At one point, Jamie and Charlie go to a reporter at the Wall Street Journal to try and show him their evidence as to why the market might be corrupt. But he turned them away, saying he couldn’t afford to anger the sources he worked to court over the years. And that really resonated, even for someone who covers movies.
I think that pervades all aspects of media and journalism. It’s like baseball: When everyone knew that all the players were on steroids, none of the baseball media was reporting it. And it was really weird, because I had friends who had the inside scoop, and they were like, “Oh yeah, they’re all on ‘roids!” And I was like, “How are we not hearing this story?”
And what you realize is those reporters can’t do that story, because if they do, no players will come on their show, and if they don’t get the players, they’re off the air. And I think the same thing goes on with those Sunday Washington shows, too. You can’t ask follow-up questions, you can’t pin down a politician on a flagrant lie. Because guess what? Nobody from that party is going to come on that show.
And I actually had a bit of compassion for the Wall Street Journal guy, because what do you do when you hear a story like that? The real Jamie and Charlie were apparently not very good at telling the story, and they probably did sound like crazy people. But at the same time, the media has to take some blame. No one caught, it and no one was out ahead of this. They were all having such a good time riding off the big banks and their success that no one thought to stop a second and check out what was going on. Why were home prices so high when wages were flat or negative? That just doesn’t make any sense.
I’d say the equivalent in my industry — and not that I had any inside knowledge on this — was the Bill Cosby situation, where people later on would say, “Oh yeah, we kind of knew he was shady with women.”
I gotta tell ya: The only thing I’d ever heard about him was that he was kind of a little bit of a pervy guy. I’d heard that he hit on women that I’d known, but I’d never heard any of that stuff. I didn’t know about it until Hannibal Buress said it. The stuff about knocking women out, I was shocked when I heard that. Was that widespread knowledge? I had no idea.
I think in the case of this Wall Street thing, it’s math. It’s just basic numbers and you have thousands and thousands of people working on this stuff, and no one caught it? Really? But I think that’s why we need government regulations [for finance]. The reason we pay our taxes is so the government helps us not be put in that situation.
So if Anchorman was about local news, and Anchorman 2 was the rise of cable news, what would a third Anchorman be about? The internet? Ron inventing listicles?

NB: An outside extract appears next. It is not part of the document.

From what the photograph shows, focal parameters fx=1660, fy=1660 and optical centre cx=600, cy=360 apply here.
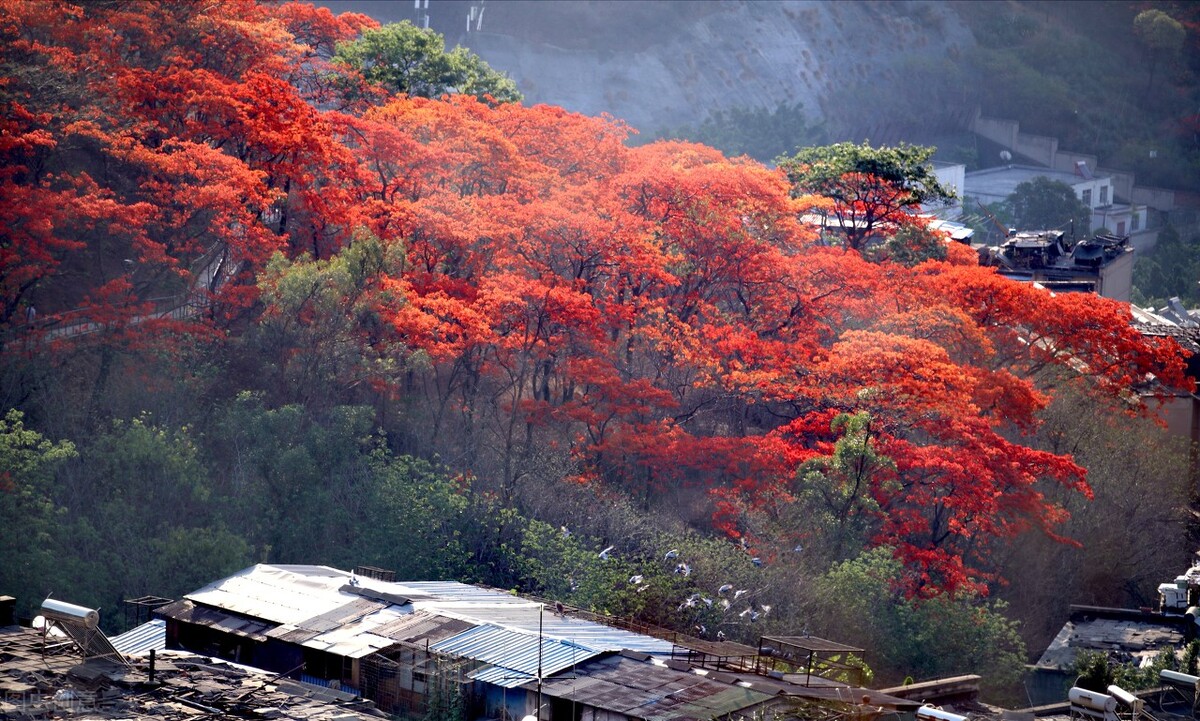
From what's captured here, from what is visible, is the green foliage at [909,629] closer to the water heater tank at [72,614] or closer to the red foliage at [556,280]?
the red foliage at [556,280]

That was what we kind of talked about. We talked about doing one that was about the rise of the new media. I also thought there was something to the idea — and who knows, maybe we will do one some day — I also thought it’d be cool to have Ron Burgundy get embedded in the Iraq War. We kicked around that idea. But we’ve never got that serious about it, but it would have to be the next stage of what the media has become. And I think you’re right, I think it’s the internet. The only thing is by then Burgundy would be getting pretty old. So maybe it’s a movie we make in 10 years, when Will’s aged up and it actually makes sense that you can set it in 1997 or 98.